■ TAREFA PROPOSTA 1: Segundo o texto sobre escalas na guitarra, o que um guitarrista pode treinar e repetir a cada grupo de duas cordas?
■ TAREFA PROPOSTA 2: Transcreva do texto sobre escalas na guitarra o trecho que vai de "Renomados guitarristas também" até "dentro de si.".

■ TRECHO SELECIONADO:

Porém, todas as facilidades que os shapes nos proporcionam acarretam em uma desvantagem talvez muito maior, musicalmente falando: temos a tendência de nos tornarmos preguiçosos. Para exemplificar como isso acontece, pense em um flautista. Ele precisa pensar em nota por nota que está tocando, pois se ficar dependente de desenhos chegará a um modelo de processamento de informação caótico. De modo diferente, um guitarrista pode simplesmente treinar um padrão em duas cordas (o que geralmente chamamos de lick) e repeti-lo a cada grupo de 2 cordas. E isso faz com que possamos subir ou descer escalas sem necessariamente precisarmos de pensar nas notas que vamos tocar.

Mas, como pensar em escalas? licks e padrões são nocivos ou denotam falta de musicalidade, falta de criatividade do guitarrista? Devo tocar uma escala sobre cada acorde, ou uma mesma escala sobre toda a música respeitando a tonalidade? Se tem uma regra é: nada é regra!

Renomados guitarristas também usam licks ou padrões de escala num momento ou outro de suas composições ou improvisos e podem seguir a mesma escala por toda a música criando melodias muito bonitas, enquanto outros (muito comum no jazz) costumam se expressar tocando uma escala ou um modo para cada acorde (ou para cada centro tonal).

O que é importante, a meu ver, é entender as escalas, compreender as nuances, as notas que criam a sonoridade característica de cada escala e buscar explorá-las. A grande sacada é saber na prática "tirar" o som que a escala tem dentro de si.

■ DADOS FORNECIDOS:
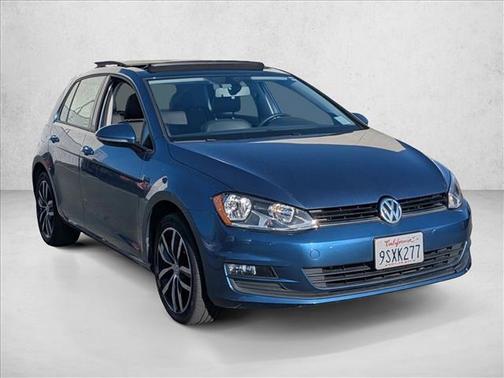2015 Volkswagen Golf Auto TSI SE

■ RESPOSTA DO EXERCÍCIO 1: Um padrão em duas cordas, geralmente chamado de lick.

■ RESPOSTA DO EXERCÍCIO 2:
Renomados guitarristas também usam licks ou padrões de escala num momento ou outro de suas composições ou improvisos e podem seguir a mesma escala por toda a música criando melodias muito bonitas, enquanto outros (muito comum no jazz) costumam se expressar tocando uma escala ou um modo para cada acorde (ou para cada centro tonal).

O que é importante, a meu ver, é entender as escalas, compreender as nuances, as notas que criam a sonoridade característica de cada escala e buscar explorá-las. A grande sacada é saber na prática "tirar" o som que a escala tem dentro de si.